By B. Collins
When I got my review copy of Daniel Wright’s Patently Silly (First Lyons Press, 2009), I didn’t know whether to laugh or cry.
The small, square book based on Wright’s patentlysilly.com Web site contains some 200 of the most ludicrous, hilarious contemporary patents the U.S. Patent & Trademark Office has ever granted.
Cordless jump rope. Check.
Spinal cord removal tool with adjustable blades. Check.
Vibrating, body-piercing jewelry. Ch-ch-ch-check.
Complete with patent number citations and divided into 11 chapters, from health and hygiene to religion and death, Wright’s book often delves deep into the patently prurient. Almost every section contains patents involving bodily functions or ways to improve or manipulate various body parts. Yes, there is a patent for a reclining toilet. And the “Self-Administered Two-Handled Probe for Treating Prostatitis, patent # US 7077817,” should not be viewed during meals.
Yet the author merely is working with abundant material the USPTO has to offer – he ain’t making this stuff up.
Wright is a stand-up comedian with an engineering degree who informs readers he once searched USPTO archives to conduct prior art research for his boss. He says in the introduction that he has looked at more than half a million patents.
Thankfully, he has put his comedic and research acumen to splendid use.
Consider this entry: “Method for Introducing a Powdered Substance Into a Nostril, patent # US 6811543.”
“A straw for introducing a powdered substance into a nostril?
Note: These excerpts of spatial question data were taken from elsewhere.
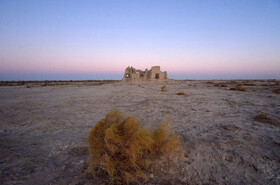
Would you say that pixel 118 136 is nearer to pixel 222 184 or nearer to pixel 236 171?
pixel 222 184

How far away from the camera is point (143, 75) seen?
33938 millimetres

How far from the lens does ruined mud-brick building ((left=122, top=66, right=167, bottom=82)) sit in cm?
3209

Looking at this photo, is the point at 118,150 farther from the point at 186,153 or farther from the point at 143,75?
the point at 143,75

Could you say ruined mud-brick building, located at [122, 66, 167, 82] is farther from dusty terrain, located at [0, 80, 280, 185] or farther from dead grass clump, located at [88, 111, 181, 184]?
dead grass clump, located at [88, 111, 181, 184]

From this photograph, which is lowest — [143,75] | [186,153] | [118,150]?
[186,153]

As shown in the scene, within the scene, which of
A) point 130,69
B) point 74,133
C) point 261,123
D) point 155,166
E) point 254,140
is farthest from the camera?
point 130,69

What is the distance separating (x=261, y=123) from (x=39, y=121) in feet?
21.9

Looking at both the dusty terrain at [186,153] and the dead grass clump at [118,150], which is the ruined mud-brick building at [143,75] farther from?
the dead grass clump at [118,150]

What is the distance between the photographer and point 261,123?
4227mm

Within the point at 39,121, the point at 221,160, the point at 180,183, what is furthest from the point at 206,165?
the point at 39,121

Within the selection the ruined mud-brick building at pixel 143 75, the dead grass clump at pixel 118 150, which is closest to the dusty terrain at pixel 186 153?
the dead grass clump at pixel 118 150

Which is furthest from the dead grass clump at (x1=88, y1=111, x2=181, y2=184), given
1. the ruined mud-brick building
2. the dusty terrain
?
the ruined mud-brick building

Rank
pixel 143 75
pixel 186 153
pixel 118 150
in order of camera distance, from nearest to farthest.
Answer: pixel 118 150, pixel 186 153, pixel 143 75

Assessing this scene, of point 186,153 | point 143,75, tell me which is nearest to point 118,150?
point 186,153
Surely this was invented in the 80s. By the way, I love the use of the word ‘introducing’ here. ‘Nostril, meet cocaine. Cocaine, nostril.’”
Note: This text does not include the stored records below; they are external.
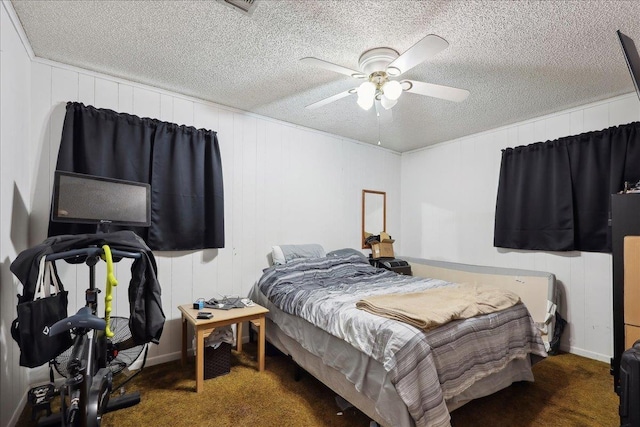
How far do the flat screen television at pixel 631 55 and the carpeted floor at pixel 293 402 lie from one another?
214 cm

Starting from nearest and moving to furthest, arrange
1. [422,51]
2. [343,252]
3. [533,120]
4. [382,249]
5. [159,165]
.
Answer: [422,51]
[159,165]
[533,120]
[343,252]
[382,249]

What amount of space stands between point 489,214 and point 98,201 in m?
4.02

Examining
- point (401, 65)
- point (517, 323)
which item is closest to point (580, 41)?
point (401, 65)

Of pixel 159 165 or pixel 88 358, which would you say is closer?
pixel 88 358

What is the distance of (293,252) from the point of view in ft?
11.2

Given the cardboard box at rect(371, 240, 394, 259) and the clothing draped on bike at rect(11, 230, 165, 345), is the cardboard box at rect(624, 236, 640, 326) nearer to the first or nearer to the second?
the cardboard box at rect(371, 240, 394, 259)

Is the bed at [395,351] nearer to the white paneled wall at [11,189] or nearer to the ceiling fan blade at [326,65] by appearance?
the ceiling fan blade at [326,65]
For the record, this patent was filed in 2002 and granted Nov. 2, 2004.
Wright delights in ridicule, and given the absurdity of the patents showcased in his book, a collection of the ridiculous would be enough to justify the listed $14.95 retail price. But Wright’s work also is educational.
To receive a patent, he notes at the outset, “an invention has to be deemed useful, unique and unobvious.
“Undoubtedly,” he adds, “to have one’s work certified by a government agency as entirely new in the history of human civilization must inflate the ego …. And that’s where I come in to pop the bubble.”
Indeed, Wright could have pricked a little more. Patently Silly is an understated indictment of the U.S. patent system. Should examiners really be devoting time to evaluating lap dance liners for men’s underwear or thong diapers?
There were about 1.2 million total pending applications last year, with the backlog trending up.
Patently Silly, without coming out and saying so, makes a case for creating another tier for non-examined patents (see Patent Reform: Nothing But a Pipe Dream? May 2009). Each patent listed in Wright’s book consumed time and resources of the overworked, cash-strapped USPTO.
Perhaps the time has come to divert certain patent applications into a lesser category – one that merely registers inventions that are not likely to be commercially viable. Maybe institute an absurdity test. This would free patent examiners to evaluate valid inventions and innovations.
Such reform, of course, would take serious government action.
Until then, we can always marvel at the truly odd array of intellectual property housed in our nation’s growing collection of patently silly patents.